Constitutional Accountability Center submitted testimony for this hearing discussing the text and history of the Constitution’s numerous Amendments protecting the right to vote. At the hearing, the Senators picked up on this constitutional text and history in chronicling the arc of our constitutional progress toward a democracy committed to the full promise of “government of the people, by the people, and for the people.” Opening the hearing, Subcommittee Chairman Senator Richard Durbin observed that “our Constitution has been amended more to expand and protect the right than for any other issue.
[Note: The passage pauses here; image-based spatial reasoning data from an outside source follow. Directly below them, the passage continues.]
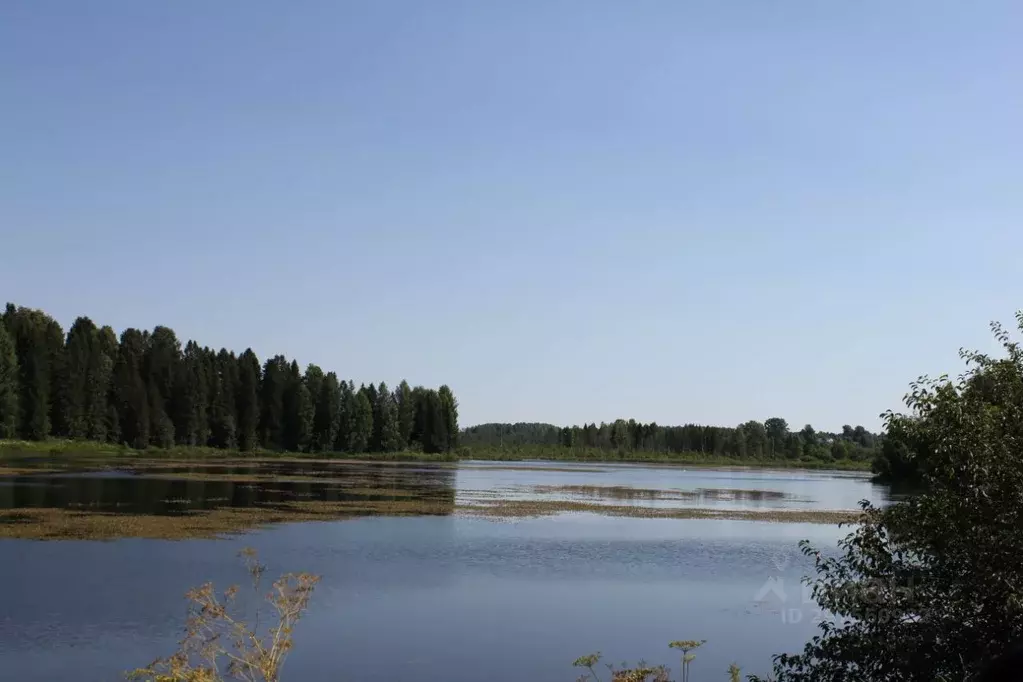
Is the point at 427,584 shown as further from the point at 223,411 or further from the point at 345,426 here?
the point at 345,426

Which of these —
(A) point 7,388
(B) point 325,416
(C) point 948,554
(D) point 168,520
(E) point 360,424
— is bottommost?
(D) point 168,520

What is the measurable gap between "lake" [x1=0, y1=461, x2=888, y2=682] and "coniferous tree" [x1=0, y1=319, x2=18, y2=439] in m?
44.3

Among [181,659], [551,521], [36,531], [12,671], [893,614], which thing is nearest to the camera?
[181,659]

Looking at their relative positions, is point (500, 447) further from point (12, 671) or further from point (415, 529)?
point (12, 671)

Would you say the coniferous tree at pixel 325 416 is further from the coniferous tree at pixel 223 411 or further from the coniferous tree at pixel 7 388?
the coniferous tree at pixel 7 388

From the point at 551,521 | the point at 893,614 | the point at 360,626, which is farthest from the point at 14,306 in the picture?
the point at 893,614

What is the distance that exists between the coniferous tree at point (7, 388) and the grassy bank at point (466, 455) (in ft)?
6.02

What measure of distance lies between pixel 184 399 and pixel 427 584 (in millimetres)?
90162

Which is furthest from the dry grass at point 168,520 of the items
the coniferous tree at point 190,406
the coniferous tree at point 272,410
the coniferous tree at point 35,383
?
the coniferous tree at point 272,410

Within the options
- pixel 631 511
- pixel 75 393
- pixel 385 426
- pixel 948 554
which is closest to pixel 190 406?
pixel 75 393

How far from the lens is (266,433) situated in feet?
397

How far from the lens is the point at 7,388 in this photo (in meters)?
85.5

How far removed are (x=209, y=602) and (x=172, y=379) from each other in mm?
103878

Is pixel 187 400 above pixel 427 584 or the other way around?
above
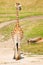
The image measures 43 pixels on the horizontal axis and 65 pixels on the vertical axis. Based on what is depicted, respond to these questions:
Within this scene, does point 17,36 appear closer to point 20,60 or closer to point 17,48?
point 17,48

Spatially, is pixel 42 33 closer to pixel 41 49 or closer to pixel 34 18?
pixel 41 49

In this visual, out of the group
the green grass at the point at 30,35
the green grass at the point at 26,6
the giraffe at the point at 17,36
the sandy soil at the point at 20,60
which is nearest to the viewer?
the sandy soil at the point at 20,60

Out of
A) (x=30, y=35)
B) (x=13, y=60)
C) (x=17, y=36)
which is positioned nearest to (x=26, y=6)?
(x=30, y=35)

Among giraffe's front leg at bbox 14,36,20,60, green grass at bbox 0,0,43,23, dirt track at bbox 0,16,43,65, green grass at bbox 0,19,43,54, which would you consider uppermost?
giraffe's front leg at bbox 14,36,20,60

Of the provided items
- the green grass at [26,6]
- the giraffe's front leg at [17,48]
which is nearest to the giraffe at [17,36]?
the giraffe's front leg at [17,48]

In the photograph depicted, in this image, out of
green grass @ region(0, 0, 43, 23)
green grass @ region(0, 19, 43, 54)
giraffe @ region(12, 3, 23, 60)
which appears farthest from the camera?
green grass @ region(0, 0, 43, 23)

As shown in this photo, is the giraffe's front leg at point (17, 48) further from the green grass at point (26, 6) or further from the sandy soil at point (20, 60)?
the green grass at point (26, 6)

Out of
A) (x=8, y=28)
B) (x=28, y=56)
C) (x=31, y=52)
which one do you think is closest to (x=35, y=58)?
(x=28, y=56)

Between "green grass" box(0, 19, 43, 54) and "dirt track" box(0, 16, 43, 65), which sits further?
"green grass" box(0, 19, 43, 54)

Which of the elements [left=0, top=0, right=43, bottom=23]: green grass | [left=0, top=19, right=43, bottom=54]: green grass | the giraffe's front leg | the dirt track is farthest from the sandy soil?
[left=0, top=0, right=43, bottom=23]: green grass

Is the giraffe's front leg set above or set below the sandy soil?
above

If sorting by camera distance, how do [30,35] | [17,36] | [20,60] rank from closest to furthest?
[20,60]
[17,36]
[30,35]

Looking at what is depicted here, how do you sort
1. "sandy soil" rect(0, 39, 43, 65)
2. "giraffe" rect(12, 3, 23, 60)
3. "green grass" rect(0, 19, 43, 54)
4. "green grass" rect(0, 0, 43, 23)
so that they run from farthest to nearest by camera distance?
1. "green grass" rect(0, 0, 43, 23)
2. "green grass" rect(0, 19, 43, 54)
3. "giraffe" rect(12, 3, 23, 60)
4. "sandy soil" rect(0, 39, 43, 65)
Six Constitutional Amendments – the 15th, 17th, 19th, 23rd, 24th, and 26th – ratified over the course of 100 years, underscore our nation’s commitment to ensuring that all adult citizens enjoy full and free access to the ballot.” Senator Durbin chronicled the history of these Amendments, describing how “courageous Americans fought . . . to guarantee the right to vote to all citizens – regardless of race, sex, class, or income, or state of residency.” In a written statement, Senator Patrick Leahy, Chairman of the Senate Judiciary Committee, also emphasized our constitutional progress toward securing the right to vote to all citizens, without regard to race, sex, age, or class. “Our founding document begins with ‘We the People.’ Successive generations of Americans have come together to amend our Constitution six times to expand the participation of its citizenry in the election of the government–to former slaves, to women, to young people, to include the direct election of Senators, and to prohibit poll taxes. In this way, ‘We the People’ have reiterated and affirmed the fundamental importance of the right to vote.”
As the Senators pointed out, new efforts by states to suppress the right to vote — many now under review in courts and by the Department of Justice — are at war with our Constitution’s text and history. Laws that shut down voter registration drives and disenfranchise American citizens violate the Constitution’s guarantee of the right to vote, a right at the core of our Constitution’s protection of equal citizenship for all Americans.